The motor industry, like many others these days, works on a Just in Time delivery basis. They have for many years now ordered parts as and when required, perhaps holding a small stock locally (i.e. in the UK). But this has all broken down through Covid, shipping delays and obtaining raw materials, manufacturing and supply due to the war in Ukraine. It's not just DPFs; many parts for all types of vehicle are in short supply and manufacturers have cancelled production of some models or trim levels, and deleted components from new cars so that they can continue manufacturing them to some extent. Airbag control modules for some vehicles, which can fail due to low battery voltages, have been on a 3-9 month lead time for quite a while now, as many failed whilst cars were not being regularly driven through Covid and existing stocks were exhausted.

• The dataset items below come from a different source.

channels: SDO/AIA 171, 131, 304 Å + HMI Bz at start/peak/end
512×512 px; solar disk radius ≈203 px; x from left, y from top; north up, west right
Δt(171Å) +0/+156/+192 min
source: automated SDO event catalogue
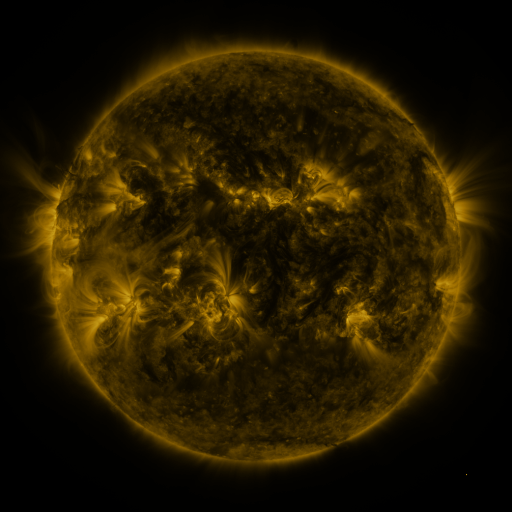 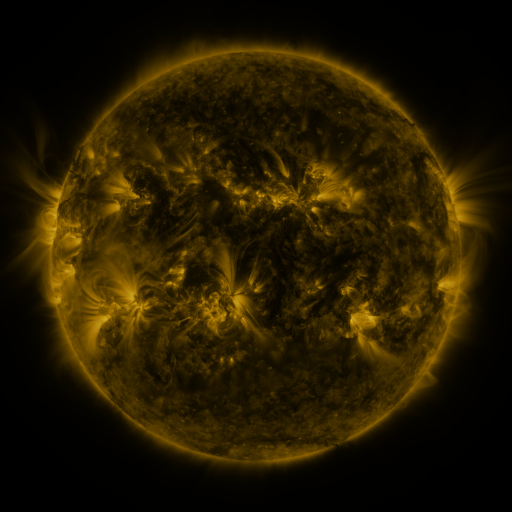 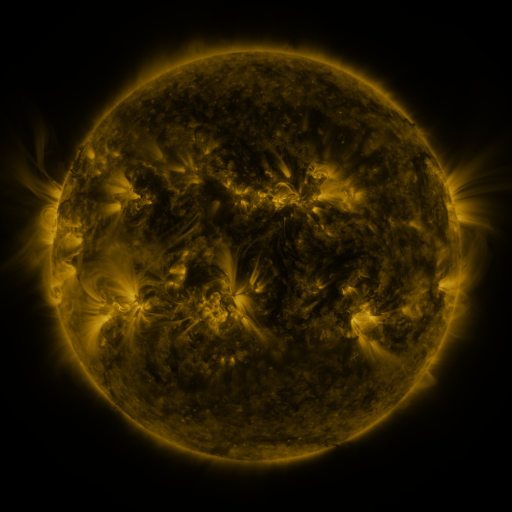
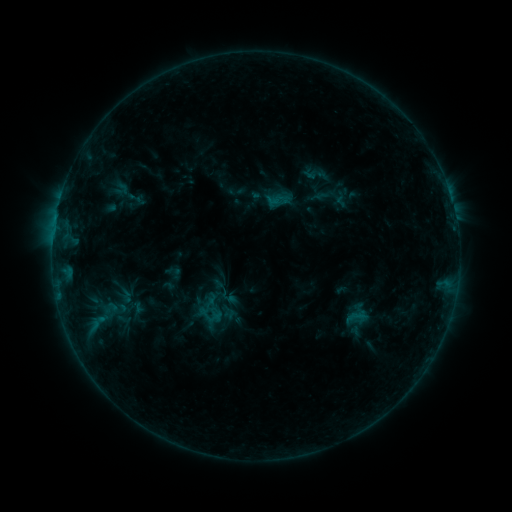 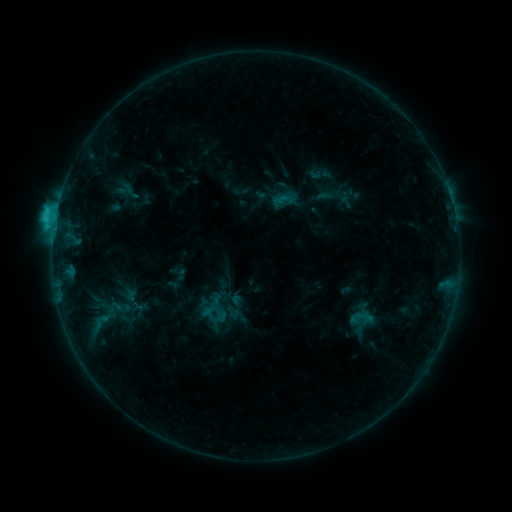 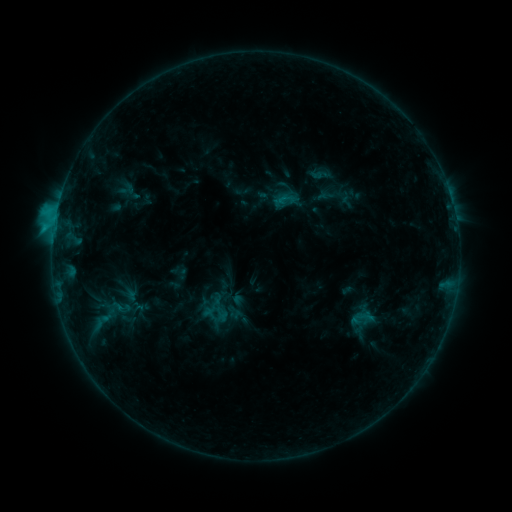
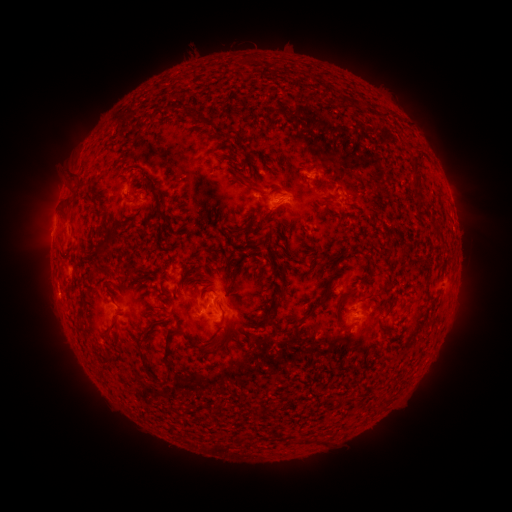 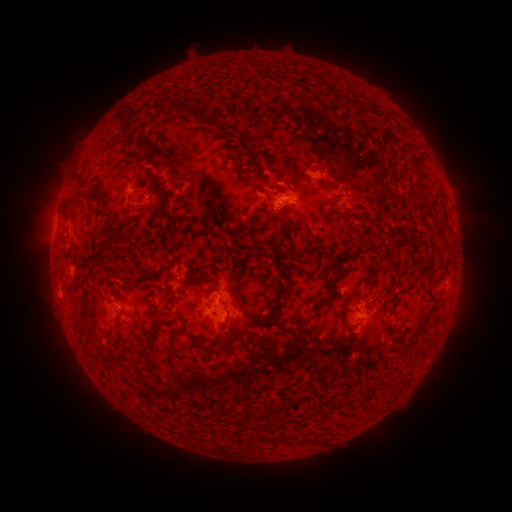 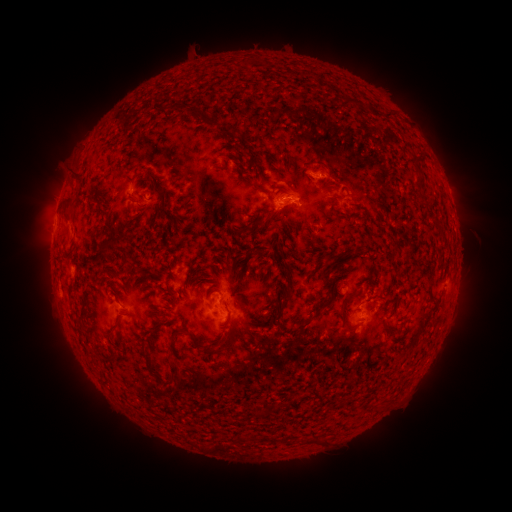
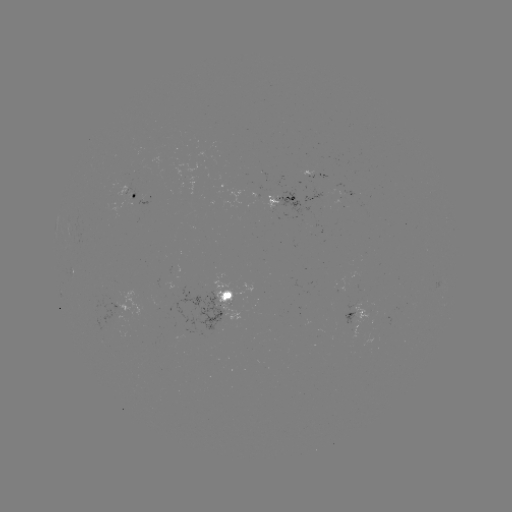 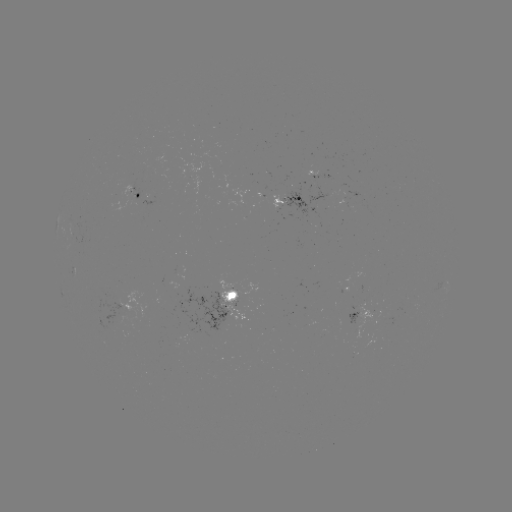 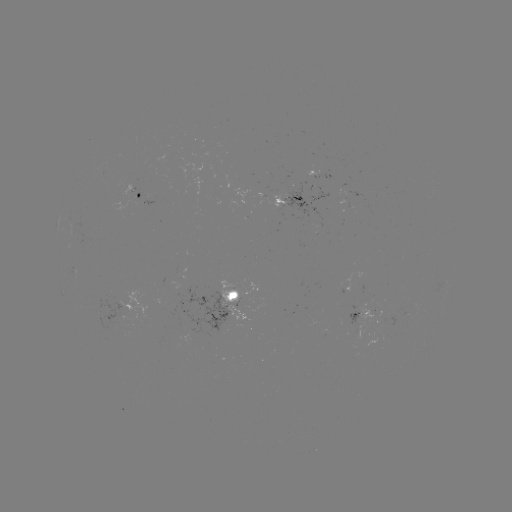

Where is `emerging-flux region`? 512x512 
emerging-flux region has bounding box [354, 281, 361, 291].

If you feel capable of removing and refitting the DPF yourself, the following procedure is one that was regularly practised on a fleet of recovery trucks operated by a garage I used to visit regularly during my work. The DPFs on many of their trucks used to block regularly due to frequent London driving conditions. They removed the DPF and left it soaking in a container filled with cheap Coca Cola for 24 - 48 hours, then reverse flushed it with a jet wash. It's not a recommended repair routine, but it seemed to work, and it might be enough to get you through the MOT.
The car should also be capable of carrying out a forced DPF regeneration, which attempts to burn off excessive blockage in the filter. It has to be initiated using diagnostic equipment though, and is a rather harsh approach as it involves the car sitting with the engine racing at high rpm for 20 minutes or so, which can appear quite worrying and will certainly not endear you to any neighbours. An oil change is usually suggested after that routine as there is a good chance that the engine oil will have become polluted during the process.